Nationality: United States
Executive summary: Early advocate of birth control

Dr. Charles Knowlton wrote and published The Fruits of Philosophy, the first reliable guide to the taboo topics of birth control, reproductive health, and spermicidal douching. Written "in a plain yet chaste style", the pamphlet was published anonymously in 1832, and led to Knowlton's conviction on obscenity charges and a fine of fifty dollars (a sizable sum, at the time). He was then prosecuted a second time in a different locality, and after being convinced by his lawyer (whom he later deemed incompetent) to plead guilty, he was sentenced to three months at hard labor. Upon his release a second edition of the book was published by Knowlton's friend Abner Kneeland, this time with the author's name plainly listed on the cover, and with an additional chapter Knowlton had written while imprisoned. He was prosecuted again over the third edition of the pamphlet, and endured two trials that ended with hung juries. The fourth edition of the pamphlet counseled that women should refrain from indulging "the sexual instinct" before the age of seventeen. The trials, of course, gave The Fruits of Philosophy a great deal of publicity, leading to sales of more than a million copies in America. The pamphlet was also widely distributed in England, and was credited with a decline in the birth-rate there.

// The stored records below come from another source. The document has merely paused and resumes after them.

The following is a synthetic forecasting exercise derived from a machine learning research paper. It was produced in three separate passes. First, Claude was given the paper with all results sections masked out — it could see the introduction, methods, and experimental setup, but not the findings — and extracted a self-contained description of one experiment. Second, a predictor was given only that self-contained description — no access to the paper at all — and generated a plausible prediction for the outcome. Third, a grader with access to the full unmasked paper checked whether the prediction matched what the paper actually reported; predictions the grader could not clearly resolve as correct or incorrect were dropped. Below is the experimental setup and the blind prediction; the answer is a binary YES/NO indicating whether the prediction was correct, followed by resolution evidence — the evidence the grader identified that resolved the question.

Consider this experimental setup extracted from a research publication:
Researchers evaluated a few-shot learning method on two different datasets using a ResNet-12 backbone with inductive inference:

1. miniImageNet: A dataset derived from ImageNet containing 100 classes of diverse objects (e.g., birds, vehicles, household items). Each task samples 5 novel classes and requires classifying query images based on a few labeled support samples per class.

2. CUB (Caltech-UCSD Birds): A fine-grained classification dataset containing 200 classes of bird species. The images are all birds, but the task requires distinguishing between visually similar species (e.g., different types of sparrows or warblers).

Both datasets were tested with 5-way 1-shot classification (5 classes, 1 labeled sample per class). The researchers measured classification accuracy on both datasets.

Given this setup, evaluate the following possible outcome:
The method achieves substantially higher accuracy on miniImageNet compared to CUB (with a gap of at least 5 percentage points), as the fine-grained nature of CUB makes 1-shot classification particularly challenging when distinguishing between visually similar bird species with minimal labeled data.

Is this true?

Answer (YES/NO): NO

Knowlton was imprisoned for sixty days for grave robbery in 1824, after illegally obtaining a corpse for dissection, a then-controversial but (in his opinion) necessary part of his medical training. When his son became ill and died at the age of twenty, Knowlton had this medical advice engraved on his son's tombstone: "Reader, if your friend breaths too frequently, however mild the other symptoms, rest not easy under the fallacious idea that it is nothing but a cold".

Father: Stephen Knowlton
Mother: Comfort White Knowlton
Wife: Tabitha Foster Stuart Knowlton (m. 17-Apr-1821)
Son: Stephen Owen

    High School: New Salem Academy, New Salem, MA
    University: MD, Dartmouth College (1824)

    Obscenity
    English Ancestry

Author of books:
Elements of Modern Materialism (1829)
The Fruits of Philosophy: or The Private Companion of Young Married People (1832)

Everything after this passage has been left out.